Они сели за столик под куполом. Тут же подошла официантка — на лице радость и изумление — наконец-то посетители! — и вручила меню.
— Жень, подожди с заказом, дай я на тебя посмотрю. — Катя чувствовала восторг и трепет. Она почти забыла, с какой целью решила встретиться с приятельницей. — Нисколечко ты не изменилась!
— Что ты, — Женя тоже улыбалась, — Катюша… И я глазам своим не верю. А ты часто в том бутике бываешь?
— Иногда.
— И я. И надо же, не встречались!
— Ну, Москва же большая, Жень.
— Ты где сейчас живешь?
— Я на Фрунзенской, на набережной напротив Нескучного.
— А я у отца в Прибрежном, не очень далеко, но все же деревня, я деревенская девочка теперь, — Женя улыбалась. — Ох, помню, как мы у тебя на даче… какой это был класс — четвертый или пятый? На озере, помнишь, рыбу ловили? Мы с берега, а мальчишки на резиновой лодке. Твои дачные соседи. Один такой большой мальчик, спортом занимался, мрачный такой. А второй маленького роста, очень умный, живой как ртуть, все стихи нам читал. Помнишь?

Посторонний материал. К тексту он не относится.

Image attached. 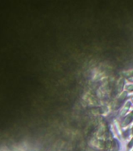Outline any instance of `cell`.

— Нет, — Катя смеялась, — но большой мальчик, Вадик, стал моим мужем потом. А маленького роста — это, конечно, Сережка Мещерский, он — друг.
— Друг? — Женя подняла светлые брови лукаво.
— Он друг детства моего мужа. А с мужем мы не живем.
— Развелись?
— Не развелись, просто раздельное проживание. Он за границей сейчас. Но в общем, он меня содержит, — Катя вздохнула.
— А ты где работаешь?
— Я журналист, иногда статейки пишу. — Катя решила не говорить подруге о том, что служит в полиции криминальным обозревателем Пресс-службы, не время для таких откровений, несмотря на восторг и трепет. — Но это так, от скуки. Муж меня содержит, деньги кладет на карточки.
— И меня тоже содержит. Я ведь вообще ничем не занимаюсь, — Женя закивала, — сижу дома. Вот иногда сюда вырываюсь чай пить вечерами. По магазинам брожу. Хотела на танцы записаться в отеле «Плаза», да только куда мне с моей ногой? Мальчишки-жиголо еще жалеть начнут.
— Можно и без танцев прожить.
— И я так считаю. А муж у меня хороший, добрый. Гена… Я ведь теперь Савина, его фамилию ношу. Честно говоря, мне с мужем очень повезло. Он… он очень порядочный. В мэрии городской служит, много работает. Я счастлива, я очень счастлива с ним, Кать.
— Это самое главное. И кого же вы успели родить? Мальчика или девочку?
И тут на оживленное лицо Жени легла тень. Она запнулась.
— Пока мы еще откладываем. Но я очень хочу ребенка. А мой муж… Генка, знаешь, он вообще повернут на этом. Хочет иметь наследника.
— У вас все впереди, — уверенно сказала Катя. — Смотри, а нам уже чай несут, и какие десерты к чаю!
Официантка, отлично знавшая Женю, не стала дожидаться заказа, а принесла все сама — чай и все, что полагалось к великолепному файф-о-клоку.
— Не скажу, что они тут знаменитый отель «Дорчестер» в Лондоне копируют, но чай здесь вечерний превосходен, — сказала Женя. — Слушай, я все школу вспоминаю. Я такая обжора была!
— Не была ты никакой обжорой!
— Постоянно что-то жевала, я же помню. А ты классно играла в баскетбол на уроках физры.